__VORGEGEBENER TEXT__
+---+
Das ist derzeit zu beobachten. Vor der derzeitigen EU-Wahl und den Landtagswahlen in Ostdeutschland schließen sich die Reihen wieder, und das geht immer zu Lasten von Protestparteien. Hierin liegt die Gefahr für AfD und BSW: Wähler nutzen Umfragen, um ihrer Unzufriedenheit Ausdruck zu geben – und wählen dann doch wieder die etablierten Parteien. Daher ist es derzeit noch eher überraschend, dass es SPD und Grünen, insbesondere aber der FDP nicht gelingt, ihre Umfragewerte zu verbessern.
Vergleicht man nämlich die Vorhersagen von Anfang Januar, als die AfD mit 23 Prozent ihren Umfragehöhepunkt erlebte, sieht man, dass sich insgesamt wenig verändert hat. Die Union verlor ein halbes Prozent, die SPD legte 1,5 Prozent zu, die Grünen gewannen ein Prozent, die FDP blieb unverändert; also wenig aussagekräftige Zahlen. Linke und Freie Wähler verloren jeweils ein halbes Prozent, „Sonstige“ 2 Prozent. Die nennenswerteste Veränderung ist, dass mit dem Bündnis Sahra Wagenknecht nun eine neue 7-Prozent-Partei aufscheint, die ebenfalls Protestwähler anspricht. Das Wählerpotenzial der „Unzufriedenen“ ist also nicht um 6 Prozent gesunken, sondern im Gegenteil um 1 Prozent angestiegen. Das ist ein Menetekel für die Ampel-Parteien, denn man sollte derzeit eine wachsende Zustimmung erwarten.
Bei Licht betrachtet zeichnet sich also zwar ein Einbruch der AfD gemessen an ihrem Höhepunkt ab, aber auch eine Umverteilung des Protestpotenzials zu Gunsten des BSW. Die Ampel bleibt sensationell unbeliebt und verliert Stimmen in alle Richtungen, auch an die CDU. Der FDP droht gar das Scheitern an der 5-Prozent-Hürde, und das mit jedem Tag deutlicher.
+---+
Auszüge aus einem Datensatz zum räumlichen Denken
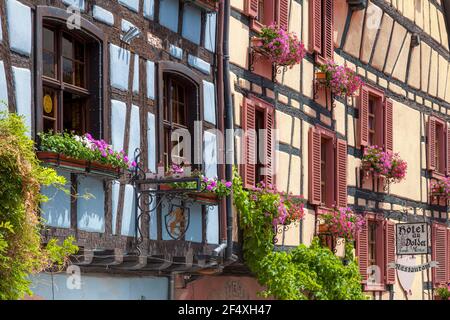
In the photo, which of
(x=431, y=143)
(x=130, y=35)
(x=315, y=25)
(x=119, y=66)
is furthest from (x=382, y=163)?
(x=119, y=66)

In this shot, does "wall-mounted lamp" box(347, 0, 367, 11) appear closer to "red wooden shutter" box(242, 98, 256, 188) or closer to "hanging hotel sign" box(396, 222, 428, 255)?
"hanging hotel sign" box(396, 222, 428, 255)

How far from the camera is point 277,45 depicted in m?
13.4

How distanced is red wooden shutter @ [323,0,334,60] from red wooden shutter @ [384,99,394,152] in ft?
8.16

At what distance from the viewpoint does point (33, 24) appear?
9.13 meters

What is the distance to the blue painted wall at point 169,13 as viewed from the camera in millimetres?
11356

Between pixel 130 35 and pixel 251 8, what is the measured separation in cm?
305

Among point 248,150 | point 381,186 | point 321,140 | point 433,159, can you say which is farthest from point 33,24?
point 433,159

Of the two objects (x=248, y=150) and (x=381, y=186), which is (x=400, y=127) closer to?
+---+
__ZU LÖSENDE AUFGABEN__
- a) Wie viel Prozent erreichte die AfD laut dem Text über die Wahlumfragen Anfang Januar auf ihrem Umfragehöhepunkt?
- b) Schreib den Text über die Wahlumfragen nach seinem letzten Satz weiter.

__LÖSUNGEN__
- a) 23 Prozent.

- b)
Österreich zeigt, wie Meinungsforschung manipulieren kann
In den kommenden Wochen sollte daher auf den Absender der jeweiligen Umfragen geachtet werden. Nicht alle arbeiten korrekt an der vermeintlichen Fragestellung. Häufigstes Missbrauchsinstrument sind Zu- und Abschläge, die manche Meinungsforscher auf die erhobenen „Rohdaten“ vornehmen. Damit soll zum Beispiel korrigiert werden, dass Wähler einer so öffentlich verschrieenen Partei wie der AfD ihre tatsächliche Wahlabsicht nicht mehr eingestehen. Dazu kann kommen, dass Umfragen nicht nur versehentlich falsch liegen können, sondern eine aktive, meinungsbildende Rolle haben, wie einige Skandale in Österreich offenbaren. Bereits 2010 soll die damalige SPÖ-Geschäftsführerin Laura Rudas im Auftrag des damaligen SPÖ-Kanzleramts Umfragen in Auftrag gegeben haben, die parteipolitische Fragestellungen (wie zum Beispiel die Kanzlerfrage) zum Inhalt hatten. Doch solche Fragestellungen sind normalerweise von Parteien beauftragt, nicht vom Bundeskanzleramt mit Geldern der öffentlichen Hand.
Ans Tageslicht geriet dieser Skandal aber erst, als 2021 die Affäre rund um den damaligen ÖVP-Bundeskanzler Sebastian Kurz offenbarte, dass Kurz und seine Intimi bereits 2016 den kometenhaften Aufstieg des damaligen Außenministers Kurz zum neuen Parteichef mit gefälschten Umfragen begleiteten. Die Meinungsforscherin Sabine Beinschab erstellte in Zusammenarbeit mit der ÖVP-Familienministerin Sophie Karmasin während dieser Kampagne Umfragen, in denen die ÖVP unter dem Kurz-Konkurrenten Reinhold Mitterlehner in den Umfragen abstürzte, um somit den Übergang zum Retter der ÖVP, Sebastian Kurz, einzuleiten. Kronzeugin Beinschab war es, die die Staatsanwaltschaft darauf hinwies, dass auch die SPÖ Umfragen beeinflusst haben sollte.
Zwar stellte die Wirtschafts- und Korruptionsstaatsanwaltschaft (WKStA) das Verfahren gegen die SPÖ ein, doch sind damit noch längst nicht alle Vorwürfe vom Tisch. Vor allem ein Mail-Austausch von Laura Rudas legt nahe, dass die parteispezifischen Fragen nachträglich in eine Umfrage geschmuggelt wurden, in der sie nichts verloren hatten. Die Ermittler der WKStA gaben klein bei, da „nicht ersichtlich, aber höchst fraglich“ war, ob das Bundeskanzleramt diese Mehrleistung jemals mit der Partei selbst verrechnet hatte.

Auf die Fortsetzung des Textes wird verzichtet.